Rewrite the part that opens with the line containing "How much distance separates" and runs through the end of the records, replacing "rhino leg" with "rhino foot" and leaving everything else unchanged. Leave the pictures out of your answer.

....

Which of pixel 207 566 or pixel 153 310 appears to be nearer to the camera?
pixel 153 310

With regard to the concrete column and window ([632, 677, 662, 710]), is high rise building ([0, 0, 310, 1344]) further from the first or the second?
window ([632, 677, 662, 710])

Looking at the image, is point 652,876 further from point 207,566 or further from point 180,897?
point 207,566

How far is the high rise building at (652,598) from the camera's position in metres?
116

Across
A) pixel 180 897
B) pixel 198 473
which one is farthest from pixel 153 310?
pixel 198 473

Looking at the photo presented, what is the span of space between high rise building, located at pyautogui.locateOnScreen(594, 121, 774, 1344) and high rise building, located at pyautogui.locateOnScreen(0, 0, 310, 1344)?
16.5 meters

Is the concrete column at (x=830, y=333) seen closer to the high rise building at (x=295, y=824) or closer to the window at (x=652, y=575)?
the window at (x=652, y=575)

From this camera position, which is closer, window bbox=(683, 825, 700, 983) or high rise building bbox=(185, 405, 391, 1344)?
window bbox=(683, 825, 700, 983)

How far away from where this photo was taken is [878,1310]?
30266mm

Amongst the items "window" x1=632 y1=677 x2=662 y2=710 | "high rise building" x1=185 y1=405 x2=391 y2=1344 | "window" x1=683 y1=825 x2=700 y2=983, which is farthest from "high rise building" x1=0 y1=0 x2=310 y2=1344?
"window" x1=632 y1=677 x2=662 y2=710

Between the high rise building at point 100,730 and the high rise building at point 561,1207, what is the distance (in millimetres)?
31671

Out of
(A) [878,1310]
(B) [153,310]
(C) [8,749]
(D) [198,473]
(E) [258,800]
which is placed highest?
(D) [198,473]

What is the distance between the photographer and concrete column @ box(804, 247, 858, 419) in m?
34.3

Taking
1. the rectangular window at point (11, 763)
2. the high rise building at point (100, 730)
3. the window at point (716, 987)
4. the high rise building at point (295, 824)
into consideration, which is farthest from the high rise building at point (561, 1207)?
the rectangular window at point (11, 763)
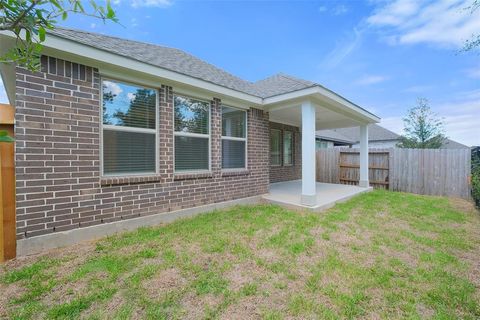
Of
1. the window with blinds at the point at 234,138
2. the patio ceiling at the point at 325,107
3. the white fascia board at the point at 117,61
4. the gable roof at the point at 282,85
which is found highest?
the gable roof at the point at 282,85

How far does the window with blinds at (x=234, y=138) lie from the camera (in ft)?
20.6

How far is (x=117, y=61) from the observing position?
156 inches

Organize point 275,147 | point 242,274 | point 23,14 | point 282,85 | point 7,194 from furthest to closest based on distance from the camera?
point 275,147 < point 282,85 < point 7,194 < point 242,274 < point 23,14

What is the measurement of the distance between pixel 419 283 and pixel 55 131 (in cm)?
569

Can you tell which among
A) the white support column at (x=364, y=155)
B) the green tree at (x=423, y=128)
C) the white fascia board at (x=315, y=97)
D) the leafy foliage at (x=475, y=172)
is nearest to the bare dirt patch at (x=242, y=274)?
the white fascia board at (x=315, y=97)

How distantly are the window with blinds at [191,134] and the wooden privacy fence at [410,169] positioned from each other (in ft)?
27.7

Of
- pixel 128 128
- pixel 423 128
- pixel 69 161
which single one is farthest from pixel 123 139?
pixel 423 128

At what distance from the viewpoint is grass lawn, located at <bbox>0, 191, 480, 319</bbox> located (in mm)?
2258

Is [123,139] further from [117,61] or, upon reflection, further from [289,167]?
[289,167]

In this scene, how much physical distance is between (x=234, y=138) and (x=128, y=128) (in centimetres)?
293

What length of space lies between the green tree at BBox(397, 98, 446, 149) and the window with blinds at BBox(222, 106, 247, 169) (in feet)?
44.0

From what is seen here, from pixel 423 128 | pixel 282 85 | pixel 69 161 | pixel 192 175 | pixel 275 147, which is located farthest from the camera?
pixel 423 128

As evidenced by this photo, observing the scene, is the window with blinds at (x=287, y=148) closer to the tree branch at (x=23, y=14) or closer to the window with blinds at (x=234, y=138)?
the window with blinds at (x=234, y=138)

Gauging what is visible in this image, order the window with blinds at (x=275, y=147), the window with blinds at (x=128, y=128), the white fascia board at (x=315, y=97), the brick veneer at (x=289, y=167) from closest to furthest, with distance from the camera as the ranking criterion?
the window with blinds at (x=128, y=128) → the white fascia board at (x=315, y=97) → the window with blinds at (x=275, y=147) → the brick veneer at (x=289, y=167)
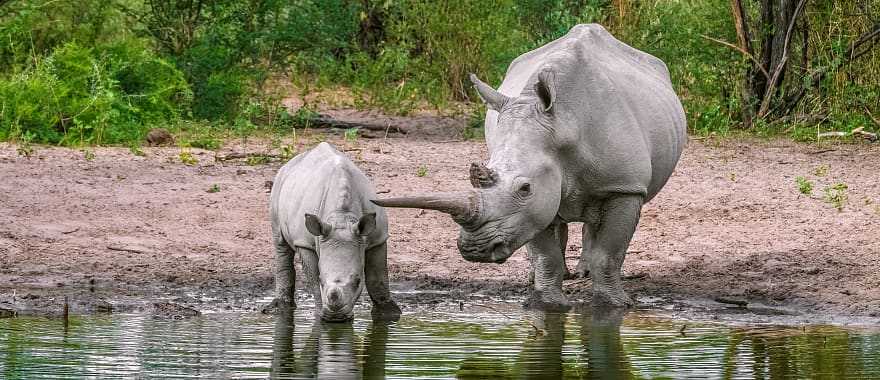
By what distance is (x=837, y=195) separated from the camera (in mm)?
11219

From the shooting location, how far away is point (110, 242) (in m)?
10.3

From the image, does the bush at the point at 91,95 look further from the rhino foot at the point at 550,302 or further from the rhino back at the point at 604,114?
the rhino foot at the point at 550,302

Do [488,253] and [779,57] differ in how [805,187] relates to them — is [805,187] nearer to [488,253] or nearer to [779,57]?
[779,57]

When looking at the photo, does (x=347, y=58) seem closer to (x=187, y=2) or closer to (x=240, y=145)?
(x=187, y=2)

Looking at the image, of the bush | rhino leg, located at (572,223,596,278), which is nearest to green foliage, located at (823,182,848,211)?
rhino leg, located at (572,223,596,278)

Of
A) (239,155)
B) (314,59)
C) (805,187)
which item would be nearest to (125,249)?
(239,155)

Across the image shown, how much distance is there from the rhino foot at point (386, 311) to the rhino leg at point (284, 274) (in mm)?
631

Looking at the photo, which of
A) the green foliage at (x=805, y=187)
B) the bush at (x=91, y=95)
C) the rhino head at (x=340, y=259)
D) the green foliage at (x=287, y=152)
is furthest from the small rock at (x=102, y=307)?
the green foliage at (x=805, y=187)

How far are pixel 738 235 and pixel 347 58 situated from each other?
8.61m

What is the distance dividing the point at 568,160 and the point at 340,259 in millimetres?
1307

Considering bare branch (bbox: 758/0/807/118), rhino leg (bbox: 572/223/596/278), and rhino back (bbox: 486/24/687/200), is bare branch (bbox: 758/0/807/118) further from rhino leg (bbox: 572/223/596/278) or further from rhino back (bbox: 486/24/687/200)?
rhino back (bbox: 486/24/687/200)

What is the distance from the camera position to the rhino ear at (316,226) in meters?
7.48

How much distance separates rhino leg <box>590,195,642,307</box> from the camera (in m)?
8.14

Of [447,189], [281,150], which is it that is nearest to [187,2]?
[281,150]
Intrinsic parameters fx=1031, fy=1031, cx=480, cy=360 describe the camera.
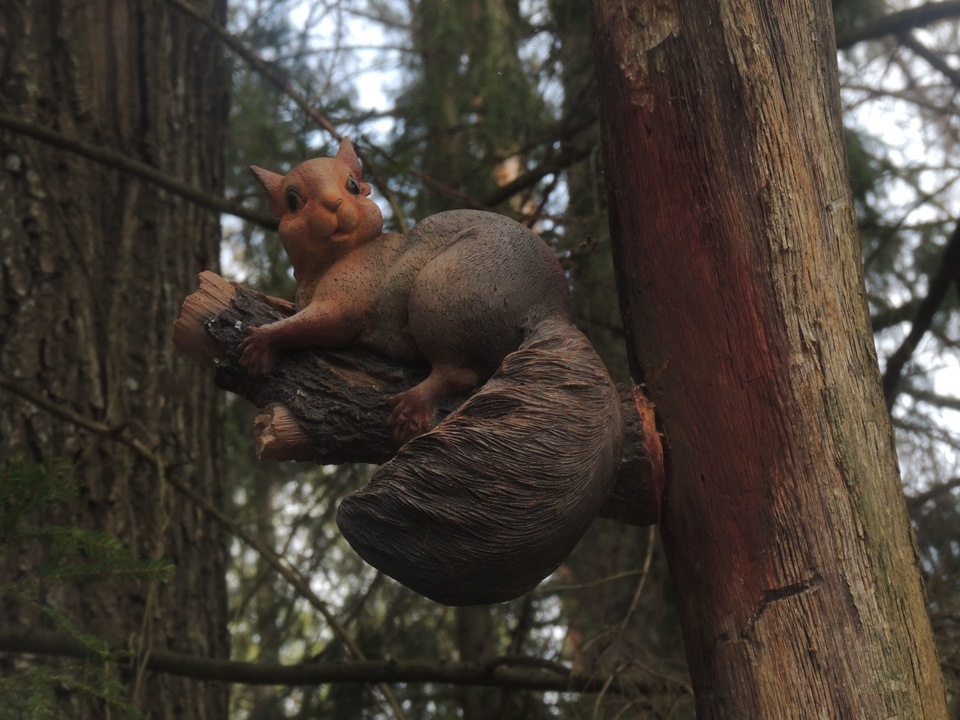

....

### Reply
How much distance separates rhino foot <box>590,195,642,307</box> from the camera (in m)?
8.14

Of [447,189], [281,150], which is it that is nearest to [187,2]?
[281,150]
Intrinsic parameters fx=1031, fy=1031, cx=480, cy=360 describe the camera.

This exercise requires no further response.